The Key to Reshaping the Army: A Robust, Operational Army Guard
A recent TIME Magazine article by Mark Thompson, “Reshaping the Army," argues that the United States Army is at a crossroads, struggling to find its role in an uncertain budgetary future. After over a decade of conflict in Afghanistan and Iraq, an Asian “pivot” that focuses primarily on increased naval and air power and a shift towards irregular and hybrid threats, the Army faces an inevitable drawdown in force and a need to reinvent itself. Curiously absent from the article is the role of the Army National Guard and how a strengthened, operationally deployed Army Guard can ensure the Army meets its constitutional mandate for a common defense against conventional and irregular threats.
Repurposing, not bleeding talent
As the Army faces the prospect of drawing down its end strength from 534,000 today to as low as 390,000 by 2023, the Army will have to shed thousands of officers and soldiers, many with irreplaceable combat experience. Any competent commander will tell you that losing soldiers with deployment experience is detrimental to the entire force. Increasing the Army National Guard end strength can serve to capture many of these combat-tested leaders and soldiers, and retain the force’s operational experience.
Ready, relevant and versatile
The Army National Guard has proven itself as a force designed to meet the uncertainties of future conflict. For over twenty years, Army Guardsmen have participated in the State Partnership Program (SPP), cross-training with over 60 nations and forging critical and long-lasting partnerships with allies old and new. The SPP has been so successful that the Active Army has recently mirrored its model by aligning units to train with friendly nations in regional combatant commands.
Army Guardsmen formed the core of Agri-Business Development Teams during Operation Enduring Freedom in Afghanistan, exploiting the expertise of citizen-soldiers with farming backgrounds to advise provincial and district agencies on improving the Afghan agricultural sector. Such flexibility and use of civilian expertise can only be delivered by National Guardsmen.
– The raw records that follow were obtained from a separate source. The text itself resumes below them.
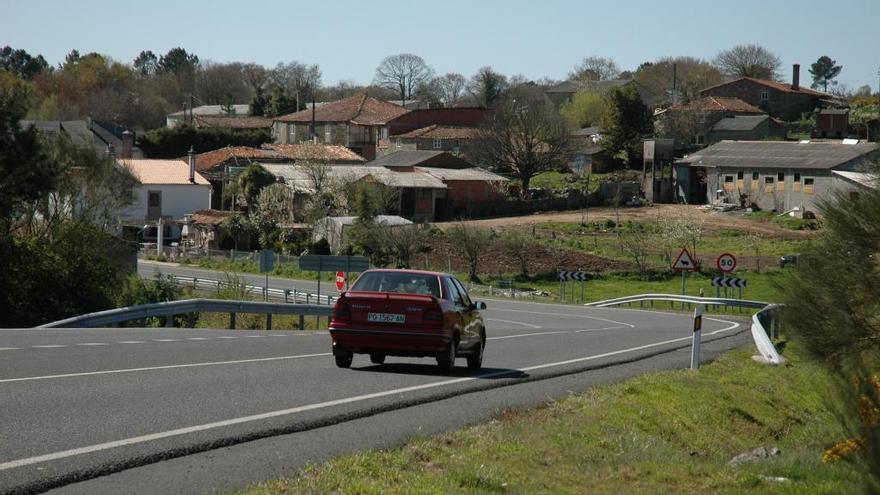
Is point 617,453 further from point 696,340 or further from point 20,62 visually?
point 20,62

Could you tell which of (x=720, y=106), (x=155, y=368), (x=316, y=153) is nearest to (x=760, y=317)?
(x=155, y=368)

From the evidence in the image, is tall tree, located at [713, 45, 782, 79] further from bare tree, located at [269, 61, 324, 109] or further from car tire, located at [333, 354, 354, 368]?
car tire, located at [333, 354, 354, 368]

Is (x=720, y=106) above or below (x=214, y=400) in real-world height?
above

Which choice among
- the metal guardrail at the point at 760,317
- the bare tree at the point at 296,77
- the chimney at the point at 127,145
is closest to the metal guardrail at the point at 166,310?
the metal guardrail at the point at 760,317

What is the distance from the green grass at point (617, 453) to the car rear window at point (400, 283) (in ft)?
9.23

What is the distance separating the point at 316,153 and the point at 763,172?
1296 inches

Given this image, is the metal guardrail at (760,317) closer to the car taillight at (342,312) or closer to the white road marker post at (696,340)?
the white road marker post at (696,340)

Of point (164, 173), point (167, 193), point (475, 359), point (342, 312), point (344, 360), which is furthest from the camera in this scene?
point (164, 173)

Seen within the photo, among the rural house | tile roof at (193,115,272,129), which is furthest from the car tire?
tile roof at (193,115,272,129)

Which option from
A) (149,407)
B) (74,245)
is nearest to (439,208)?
(74,245)

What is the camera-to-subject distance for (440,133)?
11994 cm

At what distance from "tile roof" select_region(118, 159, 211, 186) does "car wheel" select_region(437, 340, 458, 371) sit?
7033cm

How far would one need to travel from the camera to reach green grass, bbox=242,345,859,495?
9625 millimetres

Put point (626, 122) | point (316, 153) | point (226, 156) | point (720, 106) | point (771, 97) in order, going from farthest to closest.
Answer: point (771, 97) < point (720, 106) < point (626, 122) < point (226, 156) < point (316, 153)
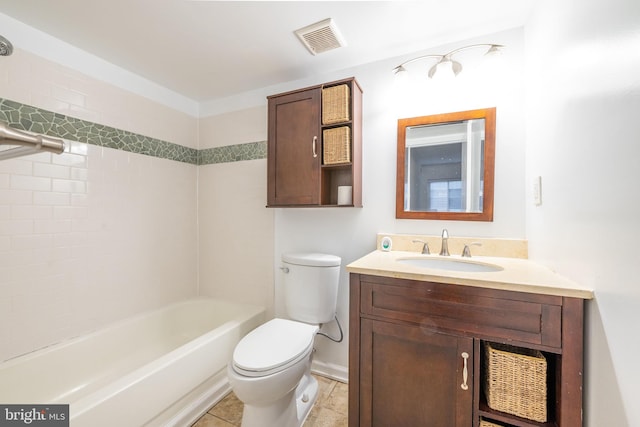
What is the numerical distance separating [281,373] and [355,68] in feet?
6.21

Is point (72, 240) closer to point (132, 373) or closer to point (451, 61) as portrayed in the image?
point (132, 373)

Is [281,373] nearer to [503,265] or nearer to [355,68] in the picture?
[503,265]

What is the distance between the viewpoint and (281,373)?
1.21m

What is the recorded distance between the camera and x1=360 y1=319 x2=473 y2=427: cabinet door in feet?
3.30

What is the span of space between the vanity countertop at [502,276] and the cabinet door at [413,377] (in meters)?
0.22

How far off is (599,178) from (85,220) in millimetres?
2501

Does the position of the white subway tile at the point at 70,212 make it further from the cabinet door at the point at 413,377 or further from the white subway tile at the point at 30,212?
the cabinet door at the point at 413,377

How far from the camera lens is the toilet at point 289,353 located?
1194 millimetres

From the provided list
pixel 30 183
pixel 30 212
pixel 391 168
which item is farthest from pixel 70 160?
pixel 391 168

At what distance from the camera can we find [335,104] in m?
1.66

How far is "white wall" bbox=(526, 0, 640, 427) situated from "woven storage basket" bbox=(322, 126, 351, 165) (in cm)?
96

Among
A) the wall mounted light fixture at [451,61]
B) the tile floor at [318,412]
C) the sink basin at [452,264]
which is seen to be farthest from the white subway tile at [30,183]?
the wall mounted light fixture at [451,61]

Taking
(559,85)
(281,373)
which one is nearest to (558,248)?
(559,85)

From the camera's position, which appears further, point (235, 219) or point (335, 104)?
point (235, 219)
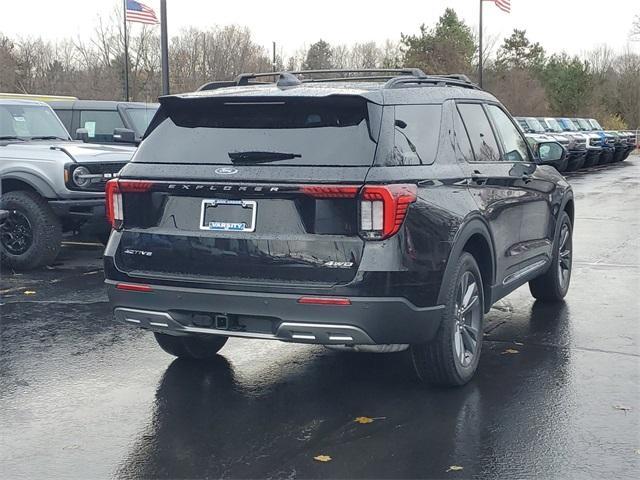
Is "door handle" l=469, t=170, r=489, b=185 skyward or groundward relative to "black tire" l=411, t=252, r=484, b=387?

In the growing cyber battlespace, no component is more readily equipped than the National Guard, who can draw on the best and brightest computer network and information technology professionals our nation has to offer, without the burden of building their skills from scratch.
Cost-effective without sacrificing competence
As Thompson points out, the mounting healthcare and pay costs of soldiers and veterans are consuming an increasing share of the Army’s overall budget. Retired Maj. Gen. Arnold Punaro, chairman of the Reserve Forces Policy Board, is concerned that the spiraling personnel costs “will turn the Department of Defense into a benefits company that occasionally kills a terrorist.” Army Guardsmen do not require the same financial investment from the budget, and when not activated cost less than one-third that of their Active Duty counterpart. Increasing the Army Guard allows the Army to retain much of its combat power and its ability to be prepared for conventional and asymmetric threats, all at a fraction of the cost of Active Duty units. It permits the Army to “have its cake and eat it too,” even in a fiscally constrained environment.
The right choice for national security
The days of big budgets for the Army to counter a Soviet-era threat are over, but the Army still needs to be able to respond to a diverse spectrum of threats, from conventional state actors to urban insurgencies. As echoed by George Washington in his “Sentiments on a Peace Establishment,” the United States should maintain a robust, operational national militia “ever ready for Action and zealous to be employed whenever it may become necessary in the service of their Country.” As budgets get leaner and threats to our nation become more diverse, the Army Guard remains the solution for a capable, adaptive and cost-effective fighting force.